● **Written instruction**: Beginning with the line containing "How far does" and ending with the last line, repeat the records exactly.

(Rows of spatial question data)
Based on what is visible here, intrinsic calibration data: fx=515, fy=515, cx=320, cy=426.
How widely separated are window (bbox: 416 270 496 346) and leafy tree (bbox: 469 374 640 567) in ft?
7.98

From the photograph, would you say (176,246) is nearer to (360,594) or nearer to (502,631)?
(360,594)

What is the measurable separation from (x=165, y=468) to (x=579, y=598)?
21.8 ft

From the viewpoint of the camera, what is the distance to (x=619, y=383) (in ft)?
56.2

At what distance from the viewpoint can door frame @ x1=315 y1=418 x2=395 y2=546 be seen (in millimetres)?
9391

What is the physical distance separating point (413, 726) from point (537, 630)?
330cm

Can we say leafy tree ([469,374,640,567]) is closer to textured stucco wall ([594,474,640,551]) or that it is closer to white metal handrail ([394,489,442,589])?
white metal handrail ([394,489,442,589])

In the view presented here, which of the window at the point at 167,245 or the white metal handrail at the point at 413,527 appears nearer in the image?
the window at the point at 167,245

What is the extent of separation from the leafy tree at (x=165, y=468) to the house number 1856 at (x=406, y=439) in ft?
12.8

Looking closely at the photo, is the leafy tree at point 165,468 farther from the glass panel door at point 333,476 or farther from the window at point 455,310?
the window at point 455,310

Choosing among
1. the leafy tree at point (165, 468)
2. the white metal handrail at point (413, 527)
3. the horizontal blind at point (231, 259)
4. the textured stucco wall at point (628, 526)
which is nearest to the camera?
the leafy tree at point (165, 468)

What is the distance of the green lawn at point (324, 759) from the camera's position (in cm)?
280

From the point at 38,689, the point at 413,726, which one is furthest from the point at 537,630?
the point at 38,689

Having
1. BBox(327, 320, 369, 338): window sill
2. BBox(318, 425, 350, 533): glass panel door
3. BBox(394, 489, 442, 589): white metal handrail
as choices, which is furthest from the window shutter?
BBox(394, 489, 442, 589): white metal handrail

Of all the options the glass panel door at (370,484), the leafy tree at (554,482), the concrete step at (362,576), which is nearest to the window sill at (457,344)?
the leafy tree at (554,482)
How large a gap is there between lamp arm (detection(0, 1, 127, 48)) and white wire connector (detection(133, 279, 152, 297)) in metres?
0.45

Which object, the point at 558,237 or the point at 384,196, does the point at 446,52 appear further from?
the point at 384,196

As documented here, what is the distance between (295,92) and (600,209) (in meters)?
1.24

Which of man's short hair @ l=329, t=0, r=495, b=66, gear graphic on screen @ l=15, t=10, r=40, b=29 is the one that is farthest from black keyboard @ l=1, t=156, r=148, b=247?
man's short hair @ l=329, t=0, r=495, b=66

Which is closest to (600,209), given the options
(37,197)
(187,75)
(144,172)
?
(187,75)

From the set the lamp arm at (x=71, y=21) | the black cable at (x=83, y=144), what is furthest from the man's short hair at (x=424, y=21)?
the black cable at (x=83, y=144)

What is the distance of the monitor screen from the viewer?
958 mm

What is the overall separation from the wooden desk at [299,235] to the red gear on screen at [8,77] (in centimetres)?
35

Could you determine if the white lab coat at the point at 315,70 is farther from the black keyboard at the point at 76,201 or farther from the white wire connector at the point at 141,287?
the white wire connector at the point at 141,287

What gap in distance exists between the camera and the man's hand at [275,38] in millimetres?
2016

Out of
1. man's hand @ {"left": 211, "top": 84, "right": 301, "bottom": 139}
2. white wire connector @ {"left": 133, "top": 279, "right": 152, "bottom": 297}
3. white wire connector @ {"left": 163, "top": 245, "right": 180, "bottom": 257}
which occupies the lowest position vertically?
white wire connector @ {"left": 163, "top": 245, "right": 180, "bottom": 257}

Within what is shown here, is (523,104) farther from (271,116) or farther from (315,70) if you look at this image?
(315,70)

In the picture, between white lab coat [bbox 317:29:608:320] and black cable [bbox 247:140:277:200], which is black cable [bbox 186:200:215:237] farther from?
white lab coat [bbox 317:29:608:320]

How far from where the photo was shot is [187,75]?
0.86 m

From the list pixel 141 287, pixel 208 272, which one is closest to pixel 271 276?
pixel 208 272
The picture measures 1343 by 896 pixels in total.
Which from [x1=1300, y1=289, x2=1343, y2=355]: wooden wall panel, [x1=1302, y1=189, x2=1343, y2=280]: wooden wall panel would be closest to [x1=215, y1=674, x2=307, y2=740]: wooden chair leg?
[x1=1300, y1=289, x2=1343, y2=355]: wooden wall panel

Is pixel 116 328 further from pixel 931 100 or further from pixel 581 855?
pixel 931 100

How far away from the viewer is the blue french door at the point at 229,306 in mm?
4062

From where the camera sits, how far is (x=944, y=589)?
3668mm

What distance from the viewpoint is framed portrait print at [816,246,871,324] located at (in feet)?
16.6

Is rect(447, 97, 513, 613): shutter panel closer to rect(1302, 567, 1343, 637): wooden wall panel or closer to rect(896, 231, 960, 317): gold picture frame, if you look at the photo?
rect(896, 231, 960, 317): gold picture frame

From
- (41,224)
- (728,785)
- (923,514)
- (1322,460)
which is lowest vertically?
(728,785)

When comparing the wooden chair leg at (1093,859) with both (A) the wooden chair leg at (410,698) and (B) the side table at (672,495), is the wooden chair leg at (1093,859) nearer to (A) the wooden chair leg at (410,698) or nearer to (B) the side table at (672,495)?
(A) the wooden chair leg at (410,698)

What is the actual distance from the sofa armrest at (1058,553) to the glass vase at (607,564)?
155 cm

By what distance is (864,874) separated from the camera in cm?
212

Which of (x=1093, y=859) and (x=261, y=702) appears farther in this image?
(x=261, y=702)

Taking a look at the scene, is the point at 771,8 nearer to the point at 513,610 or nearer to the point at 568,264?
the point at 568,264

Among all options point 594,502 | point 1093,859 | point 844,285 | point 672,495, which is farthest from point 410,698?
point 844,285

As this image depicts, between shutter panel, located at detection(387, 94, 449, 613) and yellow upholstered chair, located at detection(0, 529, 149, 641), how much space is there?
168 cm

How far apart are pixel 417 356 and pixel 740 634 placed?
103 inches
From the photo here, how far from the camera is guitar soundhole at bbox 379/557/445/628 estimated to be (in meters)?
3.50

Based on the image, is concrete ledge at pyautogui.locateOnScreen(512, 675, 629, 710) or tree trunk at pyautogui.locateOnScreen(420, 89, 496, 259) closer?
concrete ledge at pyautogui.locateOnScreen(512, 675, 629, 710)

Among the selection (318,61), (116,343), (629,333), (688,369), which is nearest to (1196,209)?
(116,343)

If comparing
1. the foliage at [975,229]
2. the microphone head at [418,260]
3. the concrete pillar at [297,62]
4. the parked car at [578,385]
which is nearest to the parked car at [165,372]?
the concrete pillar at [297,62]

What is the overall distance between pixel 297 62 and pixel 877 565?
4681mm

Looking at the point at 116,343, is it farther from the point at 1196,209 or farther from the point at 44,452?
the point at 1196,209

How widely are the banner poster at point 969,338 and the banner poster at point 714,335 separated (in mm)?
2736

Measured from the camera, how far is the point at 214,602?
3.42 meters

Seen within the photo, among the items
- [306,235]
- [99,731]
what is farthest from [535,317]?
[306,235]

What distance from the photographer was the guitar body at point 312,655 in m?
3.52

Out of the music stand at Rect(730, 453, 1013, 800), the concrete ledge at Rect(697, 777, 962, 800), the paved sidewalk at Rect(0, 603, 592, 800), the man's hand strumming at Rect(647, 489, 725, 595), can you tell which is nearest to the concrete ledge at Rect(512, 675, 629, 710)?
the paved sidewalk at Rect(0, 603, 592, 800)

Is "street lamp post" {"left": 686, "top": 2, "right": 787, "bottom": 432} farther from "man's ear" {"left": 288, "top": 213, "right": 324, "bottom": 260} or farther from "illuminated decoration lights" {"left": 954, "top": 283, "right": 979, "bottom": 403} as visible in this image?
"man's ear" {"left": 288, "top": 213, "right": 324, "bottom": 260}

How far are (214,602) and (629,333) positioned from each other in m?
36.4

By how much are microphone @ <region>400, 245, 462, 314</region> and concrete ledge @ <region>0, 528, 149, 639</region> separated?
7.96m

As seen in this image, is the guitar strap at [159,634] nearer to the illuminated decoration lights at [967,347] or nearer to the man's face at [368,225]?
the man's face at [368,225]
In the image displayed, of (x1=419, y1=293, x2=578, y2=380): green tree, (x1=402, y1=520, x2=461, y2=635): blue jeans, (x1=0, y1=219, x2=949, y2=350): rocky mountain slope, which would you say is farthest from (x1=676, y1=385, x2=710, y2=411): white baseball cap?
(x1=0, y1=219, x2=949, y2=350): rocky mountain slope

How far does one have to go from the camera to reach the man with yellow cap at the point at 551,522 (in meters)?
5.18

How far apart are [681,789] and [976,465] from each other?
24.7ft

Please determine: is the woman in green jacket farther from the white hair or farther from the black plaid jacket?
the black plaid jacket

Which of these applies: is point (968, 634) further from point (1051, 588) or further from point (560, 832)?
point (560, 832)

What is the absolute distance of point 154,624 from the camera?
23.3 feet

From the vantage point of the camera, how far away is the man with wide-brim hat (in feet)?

● **Task result**:
How far does one have to go from the camera to reach the man with yellow cap at the point at 551,522 (in meters)?
5.18

How far apart are [681,789] and [976,465] from each other?
24.7ft

Please determine: is the woman in green jacket farther from the white hair or farther from the black plaid jacket?
the black plaid jacket

Which of these applies: is point (968, 634) further from point (1051, 588) or further from point (560, 832)?
point (560, 832)

What is the absolute distance of point 154,624 from the camera?
23.3 feet

From the vantage point of the camera, how far away is the man with wide-brim hat (in feet)?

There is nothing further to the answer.